I received an advanced review copy of this title from The New York Review of Books. Please visit their website for a fantastic selection of titles, including more of Walser’s books in translation. This collection has been translated by from the German by Tom Whalen, Nicole Kongeter and Annette Wiesner.
This collections defies classification as far as genre is concerned. The introduction to the book calls the writings a collection of eighty-one “brief texts” that were written throughout the course of Walser’s life. Some of the writings appear to be fictional short stories but others have a distinctly autobiographical feel to them. Walser even writes a few short dialogues and a book review. In addition, he has a wide range of topics and themes and writes about anything from nature, to fashion, to death and dying. This is a collection best absorbed a few pieces at a time so one can savor his pithy and didactic collection.
Walser makes mundane things seem fascinating. My favorite piece that falls into this category is entitled, “A Morning” in which he describes a Monday morning in a bookkeeping office as the minutes painfully tick by. The central figure is man named Helbling who unapologetically walks into work almost thirty minutes late. Walser’s description of the interaction between Helbling and his boss makes us laugh and cringe:
Totally be-Mondayed, his face pale and bewildered, he shoots in a jiffy to his place and position. Really, he could have apologized. Up in Hasler’s pond, I mean head, the following thought pops up like a tree frog: “Now that’s just about enough.” Quietly he walks over to Helbling and, positioning himself behind him, asks why he, Helbling, can’t, like the others, show up on time. He, Hasler, is, after all, really starting to wonder. Helbling doesn’t utter a word in response, for some time now he’s made a habit of simply leaving the questions of his superior unanswered.

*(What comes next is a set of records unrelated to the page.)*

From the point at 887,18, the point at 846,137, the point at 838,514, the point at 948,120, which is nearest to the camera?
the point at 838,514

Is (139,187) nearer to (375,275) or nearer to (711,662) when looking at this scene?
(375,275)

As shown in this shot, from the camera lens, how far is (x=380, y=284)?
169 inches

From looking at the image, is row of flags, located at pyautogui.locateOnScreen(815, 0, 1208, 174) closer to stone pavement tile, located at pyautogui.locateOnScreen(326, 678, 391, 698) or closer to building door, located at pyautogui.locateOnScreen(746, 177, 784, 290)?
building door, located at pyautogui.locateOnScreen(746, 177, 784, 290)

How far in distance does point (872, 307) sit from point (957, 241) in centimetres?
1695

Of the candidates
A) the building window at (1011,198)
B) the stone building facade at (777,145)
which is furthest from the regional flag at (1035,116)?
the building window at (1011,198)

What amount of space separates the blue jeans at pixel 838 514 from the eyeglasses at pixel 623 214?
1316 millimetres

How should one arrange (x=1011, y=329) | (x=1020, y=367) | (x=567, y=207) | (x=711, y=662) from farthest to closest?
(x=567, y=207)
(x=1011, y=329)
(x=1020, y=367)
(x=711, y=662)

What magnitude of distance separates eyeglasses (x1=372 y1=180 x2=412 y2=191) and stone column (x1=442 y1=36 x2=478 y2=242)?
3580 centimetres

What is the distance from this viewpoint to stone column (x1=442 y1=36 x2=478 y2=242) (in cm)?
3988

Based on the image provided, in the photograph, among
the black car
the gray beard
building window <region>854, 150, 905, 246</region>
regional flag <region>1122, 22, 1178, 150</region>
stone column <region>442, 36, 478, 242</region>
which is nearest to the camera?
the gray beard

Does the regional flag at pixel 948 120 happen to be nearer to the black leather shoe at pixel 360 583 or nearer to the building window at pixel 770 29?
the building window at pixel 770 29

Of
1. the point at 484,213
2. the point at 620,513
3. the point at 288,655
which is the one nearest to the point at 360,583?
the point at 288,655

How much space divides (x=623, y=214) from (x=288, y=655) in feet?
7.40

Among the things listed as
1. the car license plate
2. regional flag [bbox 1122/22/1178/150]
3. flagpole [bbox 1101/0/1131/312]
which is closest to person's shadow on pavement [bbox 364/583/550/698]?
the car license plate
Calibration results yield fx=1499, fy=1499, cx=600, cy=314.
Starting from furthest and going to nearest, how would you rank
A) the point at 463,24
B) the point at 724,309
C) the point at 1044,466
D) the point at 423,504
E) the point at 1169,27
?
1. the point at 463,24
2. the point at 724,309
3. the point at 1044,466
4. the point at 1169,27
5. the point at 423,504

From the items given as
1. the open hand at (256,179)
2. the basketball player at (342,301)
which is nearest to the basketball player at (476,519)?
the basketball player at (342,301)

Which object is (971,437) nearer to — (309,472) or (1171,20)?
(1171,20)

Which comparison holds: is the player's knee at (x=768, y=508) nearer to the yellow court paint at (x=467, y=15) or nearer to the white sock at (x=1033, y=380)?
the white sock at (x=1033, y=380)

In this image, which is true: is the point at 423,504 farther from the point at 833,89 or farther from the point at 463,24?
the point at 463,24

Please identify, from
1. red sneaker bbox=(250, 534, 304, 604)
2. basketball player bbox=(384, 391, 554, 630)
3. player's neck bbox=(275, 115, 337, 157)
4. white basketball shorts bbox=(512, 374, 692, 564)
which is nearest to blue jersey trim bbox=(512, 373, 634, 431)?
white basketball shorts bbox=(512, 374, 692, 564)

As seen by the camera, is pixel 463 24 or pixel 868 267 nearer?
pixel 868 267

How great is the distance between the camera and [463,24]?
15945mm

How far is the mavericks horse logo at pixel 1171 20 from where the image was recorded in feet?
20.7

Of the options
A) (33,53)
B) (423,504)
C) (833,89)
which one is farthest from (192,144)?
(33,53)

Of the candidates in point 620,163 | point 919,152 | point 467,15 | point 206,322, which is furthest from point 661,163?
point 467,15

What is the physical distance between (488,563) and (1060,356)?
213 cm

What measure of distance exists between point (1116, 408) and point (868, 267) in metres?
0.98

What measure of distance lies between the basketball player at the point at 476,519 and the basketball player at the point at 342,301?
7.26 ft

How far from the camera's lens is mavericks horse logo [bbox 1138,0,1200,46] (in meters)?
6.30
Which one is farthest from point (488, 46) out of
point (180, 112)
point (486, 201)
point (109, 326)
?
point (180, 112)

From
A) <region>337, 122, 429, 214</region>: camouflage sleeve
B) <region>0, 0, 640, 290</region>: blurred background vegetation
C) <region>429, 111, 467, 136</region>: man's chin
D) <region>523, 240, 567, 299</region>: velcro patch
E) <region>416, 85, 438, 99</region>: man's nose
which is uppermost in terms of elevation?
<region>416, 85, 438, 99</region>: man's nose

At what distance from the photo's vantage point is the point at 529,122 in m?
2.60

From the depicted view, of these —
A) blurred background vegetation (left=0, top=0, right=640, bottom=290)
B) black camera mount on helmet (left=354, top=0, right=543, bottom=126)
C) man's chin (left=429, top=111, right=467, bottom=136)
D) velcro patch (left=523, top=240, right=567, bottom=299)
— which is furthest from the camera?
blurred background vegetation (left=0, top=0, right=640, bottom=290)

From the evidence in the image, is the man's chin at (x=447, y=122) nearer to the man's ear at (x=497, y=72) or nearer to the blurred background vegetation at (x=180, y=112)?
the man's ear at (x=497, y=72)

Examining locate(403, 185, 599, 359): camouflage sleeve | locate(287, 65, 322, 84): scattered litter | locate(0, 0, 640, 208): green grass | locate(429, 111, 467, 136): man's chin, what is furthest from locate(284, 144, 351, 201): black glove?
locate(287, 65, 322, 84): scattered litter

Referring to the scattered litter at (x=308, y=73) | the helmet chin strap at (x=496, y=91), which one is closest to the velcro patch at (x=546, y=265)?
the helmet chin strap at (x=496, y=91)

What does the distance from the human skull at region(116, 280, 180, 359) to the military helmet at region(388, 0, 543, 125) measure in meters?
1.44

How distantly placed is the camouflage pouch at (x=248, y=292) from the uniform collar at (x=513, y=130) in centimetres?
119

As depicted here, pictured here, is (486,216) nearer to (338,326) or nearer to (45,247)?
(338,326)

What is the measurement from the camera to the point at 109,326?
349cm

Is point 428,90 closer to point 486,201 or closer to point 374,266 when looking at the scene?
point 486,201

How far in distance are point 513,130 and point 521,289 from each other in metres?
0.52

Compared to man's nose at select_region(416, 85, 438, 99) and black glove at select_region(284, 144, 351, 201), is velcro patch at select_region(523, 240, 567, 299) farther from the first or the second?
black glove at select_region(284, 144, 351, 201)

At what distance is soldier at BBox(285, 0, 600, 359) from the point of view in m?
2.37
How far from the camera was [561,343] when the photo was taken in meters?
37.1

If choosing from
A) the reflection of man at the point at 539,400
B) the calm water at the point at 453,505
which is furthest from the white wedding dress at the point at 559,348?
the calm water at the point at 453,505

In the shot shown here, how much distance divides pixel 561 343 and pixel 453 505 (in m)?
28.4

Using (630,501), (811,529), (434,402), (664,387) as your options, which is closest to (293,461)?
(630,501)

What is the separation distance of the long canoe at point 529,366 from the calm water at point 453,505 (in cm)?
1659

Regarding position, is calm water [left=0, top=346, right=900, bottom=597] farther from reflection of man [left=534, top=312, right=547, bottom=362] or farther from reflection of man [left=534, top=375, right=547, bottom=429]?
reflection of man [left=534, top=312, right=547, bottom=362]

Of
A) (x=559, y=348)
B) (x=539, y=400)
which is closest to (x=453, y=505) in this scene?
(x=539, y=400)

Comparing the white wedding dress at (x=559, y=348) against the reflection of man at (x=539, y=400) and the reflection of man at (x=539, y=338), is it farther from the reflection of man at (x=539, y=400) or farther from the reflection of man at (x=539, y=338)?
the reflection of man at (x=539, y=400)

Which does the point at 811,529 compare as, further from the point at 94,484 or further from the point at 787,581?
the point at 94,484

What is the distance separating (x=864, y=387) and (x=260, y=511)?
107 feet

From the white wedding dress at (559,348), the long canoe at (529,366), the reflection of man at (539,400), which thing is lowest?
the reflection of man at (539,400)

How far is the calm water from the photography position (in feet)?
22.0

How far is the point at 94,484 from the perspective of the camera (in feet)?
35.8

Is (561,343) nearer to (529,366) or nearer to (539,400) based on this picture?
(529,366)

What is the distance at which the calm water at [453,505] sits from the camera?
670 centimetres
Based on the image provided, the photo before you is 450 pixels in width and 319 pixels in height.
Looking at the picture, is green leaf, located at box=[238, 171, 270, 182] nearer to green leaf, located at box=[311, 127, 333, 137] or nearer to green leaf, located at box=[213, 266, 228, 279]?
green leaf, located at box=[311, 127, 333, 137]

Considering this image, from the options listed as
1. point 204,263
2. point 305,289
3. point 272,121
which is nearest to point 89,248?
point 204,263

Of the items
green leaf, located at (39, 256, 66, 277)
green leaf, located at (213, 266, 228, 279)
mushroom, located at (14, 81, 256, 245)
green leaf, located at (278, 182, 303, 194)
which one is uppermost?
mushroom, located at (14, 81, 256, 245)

Walser makes ordinary events like suffering from a toothache, wearing a fashionable overcoat, having afternoon tea and observing a beautiful woman absolutely riveting.
Another common and enjoyable theme that occurs frequently in his writing is that of nature. There are pieces dedicated to the description of a peaceful morning and a walk on a beautiful autumn afternoon.One of my favorite pieces, entitled “Poetry” reads more like poetry than prose. In this brief and reflective writing we get the sense that Walser is constantly fighting against a deep melancholia and he uses the occasion of a winter day as the inspiration for expressing his emotions. He writes:
I never wrote poems in summer. The blossoming and resplendence were too sensuous for me. In summer I was melancholy. In autumn a melody came over the world. I was in love with the fog, with the first beginnings of darkness, with the cold. I found the snow divine, but perhaps even more beautiful, more divine, seemed the dark wild warm storms of early spring.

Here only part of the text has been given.